╭─ DATASET

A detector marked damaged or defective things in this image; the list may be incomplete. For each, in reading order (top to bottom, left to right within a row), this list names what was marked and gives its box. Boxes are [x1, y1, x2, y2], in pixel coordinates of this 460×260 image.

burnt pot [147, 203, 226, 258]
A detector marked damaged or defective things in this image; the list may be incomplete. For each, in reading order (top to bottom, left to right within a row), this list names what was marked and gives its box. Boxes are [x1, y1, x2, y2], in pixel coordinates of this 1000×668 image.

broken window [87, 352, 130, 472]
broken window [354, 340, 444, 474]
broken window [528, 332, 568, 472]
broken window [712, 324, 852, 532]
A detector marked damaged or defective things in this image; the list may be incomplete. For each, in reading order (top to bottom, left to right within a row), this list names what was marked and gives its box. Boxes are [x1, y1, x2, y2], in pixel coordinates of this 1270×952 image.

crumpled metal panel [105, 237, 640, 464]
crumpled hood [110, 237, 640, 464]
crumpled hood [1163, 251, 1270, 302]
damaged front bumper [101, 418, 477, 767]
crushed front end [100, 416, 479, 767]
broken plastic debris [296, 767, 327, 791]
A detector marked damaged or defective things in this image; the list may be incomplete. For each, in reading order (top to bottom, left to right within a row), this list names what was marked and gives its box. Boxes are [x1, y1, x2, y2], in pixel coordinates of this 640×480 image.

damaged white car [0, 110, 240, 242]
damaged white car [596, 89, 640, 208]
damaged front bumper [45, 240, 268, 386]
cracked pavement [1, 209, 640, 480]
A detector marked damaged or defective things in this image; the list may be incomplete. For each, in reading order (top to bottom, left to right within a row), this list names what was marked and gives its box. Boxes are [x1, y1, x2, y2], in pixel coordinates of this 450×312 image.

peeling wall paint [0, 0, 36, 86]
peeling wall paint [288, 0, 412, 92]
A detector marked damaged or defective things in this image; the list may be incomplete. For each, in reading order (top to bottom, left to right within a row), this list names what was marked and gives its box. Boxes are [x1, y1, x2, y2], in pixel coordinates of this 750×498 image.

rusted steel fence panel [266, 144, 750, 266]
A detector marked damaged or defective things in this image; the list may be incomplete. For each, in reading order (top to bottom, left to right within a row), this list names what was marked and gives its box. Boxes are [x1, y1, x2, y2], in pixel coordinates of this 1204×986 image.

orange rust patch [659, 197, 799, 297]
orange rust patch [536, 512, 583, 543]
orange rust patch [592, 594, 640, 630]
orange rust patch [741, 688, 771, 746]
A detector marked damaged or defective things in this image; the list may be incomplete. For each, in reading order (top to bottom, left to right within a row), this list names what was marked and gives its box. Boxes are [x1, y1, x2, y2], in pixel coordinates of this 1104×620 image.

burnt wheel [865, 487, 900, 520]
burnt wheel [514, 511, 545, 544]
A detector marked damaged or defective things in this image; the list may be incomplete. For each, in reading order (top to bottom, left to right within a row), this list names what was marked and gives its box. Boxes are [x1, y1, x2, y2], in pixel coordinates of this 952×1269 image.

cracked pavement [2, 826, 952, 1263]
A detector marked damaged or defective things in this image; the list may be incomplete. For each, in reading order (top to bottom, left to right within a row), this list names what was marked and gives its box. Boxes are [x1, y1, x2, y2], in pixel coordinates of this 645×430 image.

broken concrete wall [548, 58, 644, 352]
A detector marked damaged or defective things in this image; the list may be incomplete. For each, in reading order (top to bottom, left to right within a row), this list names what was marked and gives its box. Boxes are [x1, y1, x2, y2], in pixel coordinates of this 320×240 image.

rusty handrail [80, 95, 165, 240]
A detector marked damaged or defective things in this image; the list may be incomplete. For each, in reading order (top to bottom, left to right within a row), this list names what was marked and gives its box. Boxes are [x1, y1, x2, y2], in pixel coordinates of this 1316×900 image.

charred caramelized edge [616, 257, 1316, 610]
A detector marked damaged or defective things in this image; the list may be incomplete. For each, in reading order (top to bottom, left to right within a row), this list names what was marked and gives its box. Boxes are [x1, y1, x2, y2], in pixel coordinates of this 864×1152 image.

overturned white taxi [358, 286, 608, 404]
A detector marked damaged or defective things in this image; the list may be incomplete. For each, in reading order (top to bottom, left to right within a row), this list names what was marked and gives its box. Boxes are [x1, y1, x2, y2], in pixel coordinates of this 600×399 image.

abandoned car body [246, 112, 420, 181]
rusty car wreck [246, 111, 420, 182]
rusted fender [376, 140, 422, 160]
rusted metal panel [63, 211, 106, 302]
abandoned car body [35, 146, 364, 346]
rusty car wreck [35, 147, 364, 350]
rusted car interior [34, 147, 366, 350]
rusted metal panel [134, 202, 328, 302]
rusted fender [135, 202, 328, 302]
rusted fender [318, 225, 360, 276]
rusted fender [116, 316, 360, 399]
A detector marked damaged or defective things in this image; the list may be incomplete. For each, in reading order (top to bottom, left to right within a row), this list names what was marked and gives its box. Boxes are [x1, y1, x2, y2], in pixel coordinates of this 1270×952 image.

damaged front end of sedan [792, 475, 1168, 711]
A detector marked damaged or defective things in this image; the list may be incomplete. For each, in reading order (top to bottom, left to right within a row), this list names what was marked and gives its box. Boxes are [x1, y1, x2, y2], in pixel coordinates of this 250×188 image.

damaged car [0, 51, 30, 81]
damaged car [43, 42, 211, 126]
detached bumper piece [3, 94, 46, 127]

╰─

* **WHAT TO WORK ON**
Each record above should be retyped in full, exactly as shown.

* **TASK RESPONSE**
A detector marked damaged or defective things in this image; the list may be incomplete. For each, in reading order (top to bottom, left to right within a row), this list names what was marked and gives its box. Boxes are [x1, y1, x2, y2], in pixel coordinates of this 460×260 image.

burnt pot [147, 203, 226, 258]
A detector marked damaged or defective things in this image; the list may be incomplete. For each, in reading order (top to bottom, left to right within a row), this list names what was marked and gives its box. Boxes are [x1, y1, x2, y2], in pixel coordinates of this 1000×668 image.

broken window [87, 352, 130, 472]
broken window [354, 340, 444, 474]
broken window [528, 332, 568, 472]
broken window [712, 324, 852, 532]
A detector marked damaged or defective things in this image; the list may be incomplete. For each, in reading order (top to bottom, left to right within a row), this list names what was marked and gives its box. Boxes are [x1, y1, x2, y2], in pixel coordinates of this 1270×952 image.

crumpled metal panel [105, 237, 640, 464]
crumpled hood [110, 237, 640, 464]
crumpled hood [1163, 251, 1270, 302]
damaged front bumper [101, 418, 477, 767]
crushed front end [100, 416, 479, 767]
broken plastic debris [296, 767, 327, 791]
A detector marked damaged or defective things in this image; the list may be incomplete. For each, in reading order (top to bottom, left to right within a row), this list names what was marked and gives its box. Boxes are [x1, y1, x2, y2], in pixel coordinates of this 640×480 image.

damaged white car [0, 110, 240, 242]
damaged white car [596, 89, 640, 208]
damaged front bumper [45, 240, 268, 386]
cracked pavement [1, 209, 640, 480]
A detector marked damaged or defective things in this image; the list may be incomplete. For each, in reading order (top to bottom, left to right within a row), this list names what was marked and gives its box. Boxes are [x1, y1, x2, y2], in pixel coordinates of this 450×312 image.

peeling wall paint [0, 0, 36, 86]
peeling wall paint [288, 0, 412, 92]
A detector marked damaged or defective things in this image; the list may be incomplete. For each, in reading order (top to bottom, left to right within a row), this list names what was marked and gives its box. Boxes are [x1, y1, x2, y2], in pixel coordinates of this 750×498 image.

rusted steel fence panel [266, 144, 750, 266]
A detector marked damaged or defective things in this image; the list may be incomplete. For each, in reading order (top to bottom, left to right within a row), this list names what was marked and gives its box. Boxes are [x1, y1, x2, y2], in pixel coordinates of this 1204×986 image.

orange rust patch [659, 197, 799, 297]
orange rust patch [536, 512, 583, 543]
orange rust patch [592, 594, 640, 630]
orange rust patch [741, 688, 771, 746]
A detector marked damaged or defective things in this image; the list may be incomplete. For each, in reading order (top to bottom, left to right within a row), this list names what was marked and gives its box. Boxes are [x1, y1, x2, y2], in pixel coordinates of this 1104×620 image.

burnt wheel [865, 487, 900, 520]
burnt wheel [514, 511, 545, 544]
A detector marked damaged or defective things in this image; the list may be incomplete. For each, in reading order (top to bottom, left to right within a row), this list names what was marked and gives its box. Boxes are [x1, y1, x2, y2], in pixel coordinates of this 952×1269 image.

cracked pavement [2, 826, 952, 1263]
A detector marked damaged or defective things in this image; the list may be incomplete. For each, in reading order (top to bottom, left to right within a row), this list names what was marked and gives its box. Boxes are [x1, y1, x2, y2], in pixel coordinates of this 645×430 image.

broken concrete wall [548, 58, 644, 352]
A detector marked damaged or defective things in this image; the list may be incomplete. For each, in reading order (top to bottom, left to right within a row), this list names what was marked and gives its box. Boxes are [x1, y1, x2, y2], in pixel coordinates of this 320×240 image.

rusty handrail [80, 95, 165, 240]
A detector marked damaged or defective things in this image; the list may be incomplete. For each, in reading order (top to bottom, left to right within a row), this list names what was marked and gives its box. Boxes are [x1, y1, x2, y2], in pixel coordinates of this 1316×900 image.

charred caramelized edge [616, 257, 1316, 610]
A detector marked damaged or defective things in this image; the list may be incomplete. For each, in reading order (top to bottom, left to right within a row), this list names what was marked and gives its box. Boxes are [x1, y1, x2, y2], in pixel coordinates of this 864×1152 image.

overturned white taxi [358, 286, 608, 404]
A detector marked damaged or defective things in this image; the list may be incomplete. For each, in reading order (top to bottom, left to right within a row), this list names what was marked and gives its box. Boxes are [x1, y1, x2, y2], in pixel coordinates of this 600×399 image.

abandoned car body [246, 112, 420, 181]
rusty car wreck [246, 111, 420, 182]
rusted fender [376, 140, 422, 160]
rusted metal panel [63, 211, 106, 302]
abandoned car body [35, 146, 364, 346]
rusty car wreck [35, 147, 364, 350]
rusted car interior [34, 147, 366, 350]
rusted metal panel [134, 202, 328, 302]
rusted fender [135, 202, 328, 302]
rusted fender [318, 225, 360, 276]
rusted fender [116, 316, 360, 399]
A detector marked damaged or defective things in this image; the list may be incomplete. For each, in reading order (top to bottom, left to right within a row), this list names what was marked and gives its box. Boxes are [x1, y1, x2, y2], in pixel coordinates of this 1270×952 image.

damaged front end of sedan [792, 475, 1168, 711]
A detector marked damaged or defective things in this image; the list may be incomplete. For each, in reading order (top to bottom, left to right within a row), this list names what was marked and gives its box. Boxes are [x1, y1, x2, y2], in pixel coordinates of this 250×188 image.

damaged car [0, 51, 30, 81]
damaged car [43, 42, 211, 126]
detached bumper piece [3, 94, 46, 127]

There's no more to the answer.